Türkiye, benzer güneş potansiyeline sahip olan İtalya, İspanya, Portekiz ve Yunanistan gibi Güney Avrupa ülkelerinde güneşin elektrik üretimindeki payının %14 ile %22 arasında değiştiği göz önüne alındığında, Türkiye’nin bu potansiyelinin oldukça altında kaldığı ortaya çıkmaktadır.
Hibrit Güneş Kurulu Gücü
Hibrit güneş santralleri, Türkiye’de 1 GW’lık bir kapasiteyi geçti. Rapora göre, 2020 yılından itibaren elektrik santrallerinde yardımcı kaynak olarak güneş santralleri kurulmaya başlanmıştır. EPDK verilerine göre, 2024 yılı sonu itibarıyla yardımcı kaynak olarak kurulan güneş santrali kapasitesi 1 GW’a ulaşmıştır. Bu kapasitenin %60’ının rüzgar santrallerinde yer aldığı belirtilmektedir.
2024 yılı itibarıyla, rüzgar ve güneşten elde edilen elektrik miktarı 62 TWh’ye ulaşmış ve bu, yerli kömürün elektrik üretiminden (47 TWh) daha fazla olmuştur. Böylece rüzgar ve güneş, yerli kömürün 2019 yılında ulaştığı 53 TWh’lik en yüksek elektrik üretim rakamını da ilk kez geride bırakmıştır.
Kömürden Elektrik Üretimindeki Düşüş
Fosil yakıtların elektrik üretimindeki payı 31 yılın en düşük seviyesine geriledi. 2024 yılında Türkiye’de kömürden elektrik üretimi miktarındaki artışa (+4 TWh) rağmen, kömürün elektrik üretimindeki payı %36,9’dan %35,6’ya düşmüştür. Avrupa genelinde kömürden elektrik üretimindeki düşüş eğilimi devam etmekteyken, Türkiye, Almanya’yı geride bırakarak Avrupa’da kömürden elektrik üretiminde en yüksek sıralamaya ulaşmıştır.

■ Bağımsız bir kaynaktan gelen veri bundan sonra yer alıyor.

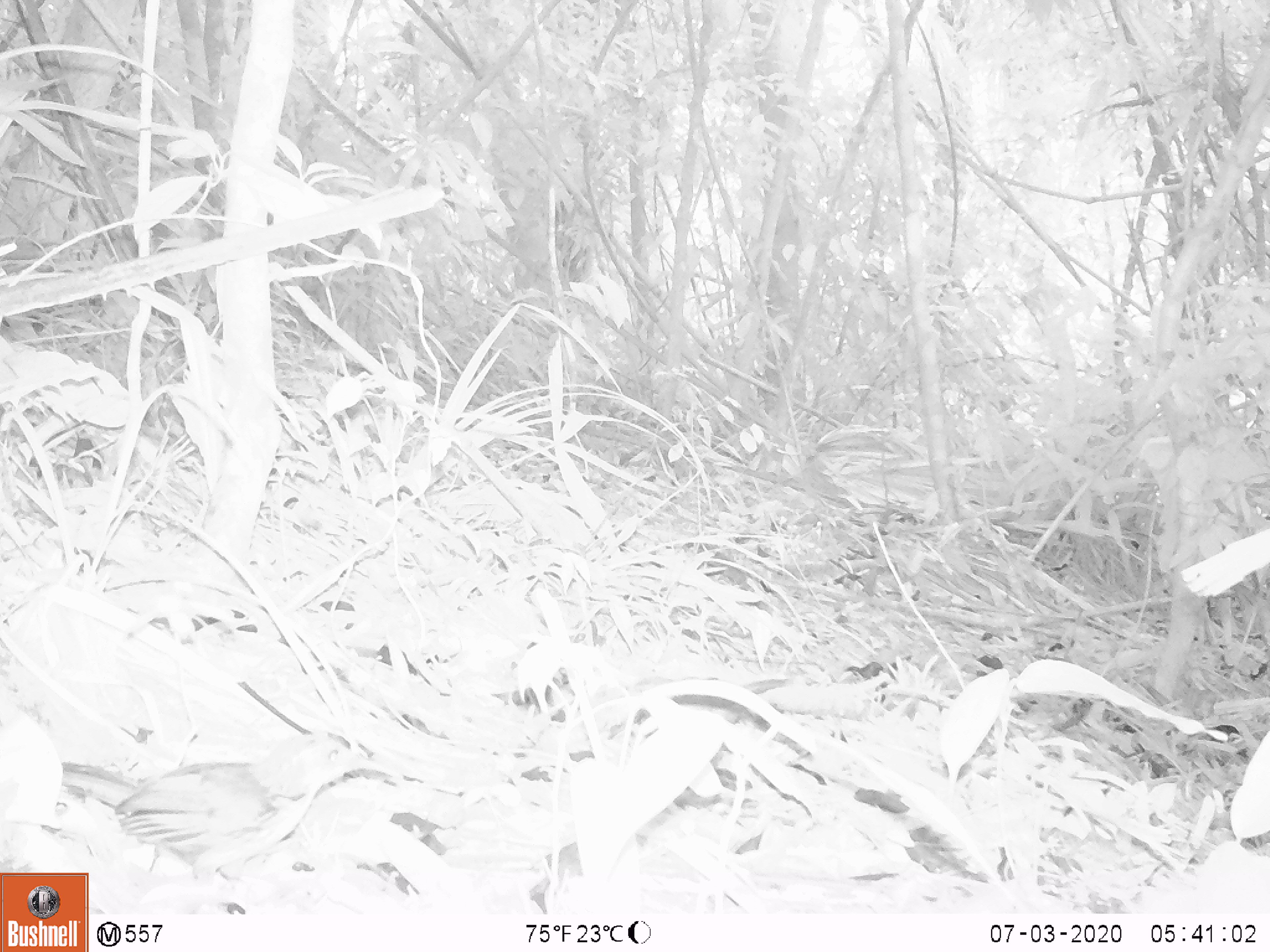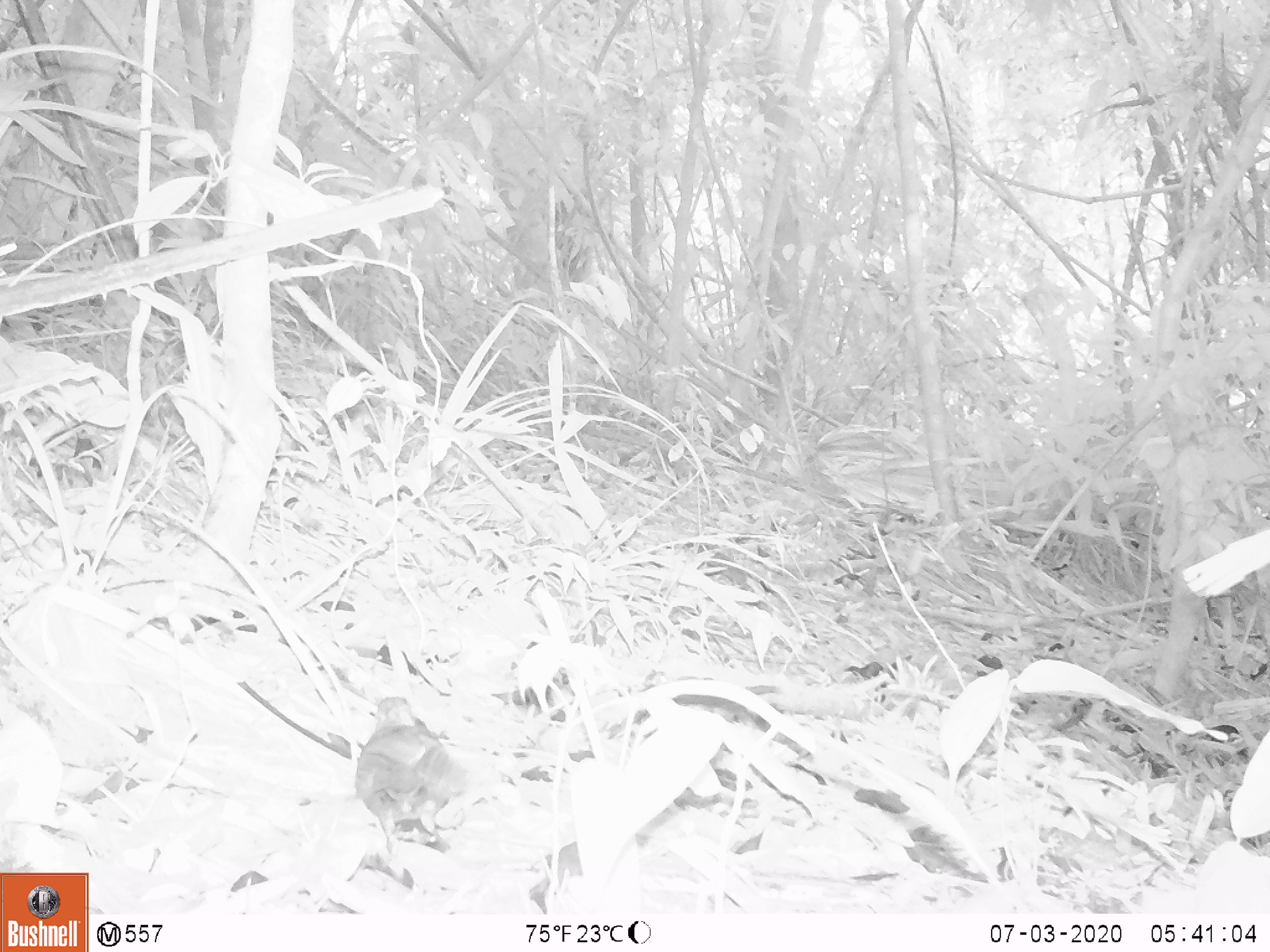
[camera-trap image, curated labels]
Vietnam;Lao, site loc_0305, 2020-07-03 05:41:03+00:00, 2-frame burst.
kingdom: Animalia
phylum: Chordata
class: Aves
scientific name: Aves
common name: bird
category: unidentified bird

Öte yandan, doğalgazdan elektrik üretimi 3 TWh azalarak (-%4) fosil kaynakların elektrik üretimindeki toplam payını %55’e indirmiştir. Bu, 1993 yılından bu yana görülen en düşük seviyedir. Tüm bu gelişmelere rağmen, talepteki artışın rüzgar ve güneş enerjisindeki artıştan daha yüksek olduğu gözlemlenmektedir. Son beş yılda elektrik talebi 42 TWh artarken, aynı dönemde rüzgar ve güneşten elde edilen elektrik üretimindeki artış 31 TWh ile sınırlı kalmıştır. Kalan talep ise ithal kömür ve doğalgaz ile karşılanmıştır.
2035 Hedefleri ve Fosil Yakıtların Geleceği
2035 hedefleri, fosil yakıtların kullanımını önemli ölçüde azaltabilir. Türkiye’nin COP29 sırasında açıkladığı yeni 2035 kurulu güç hedefleri, 2024 yılındaki rüzgar ve güneş kapasitesini dört katına çıkarmayı taahhüt etmektedir. Bu hedefin gerçekleştirilmesi durumunda, fosil yakıtlı santrallerin elektrik üretimindeki payı %20’nin altına düşebilir; rüzgar ve güneşin elektrik üretimindeki payı ise %49’a kadar yükselebilir.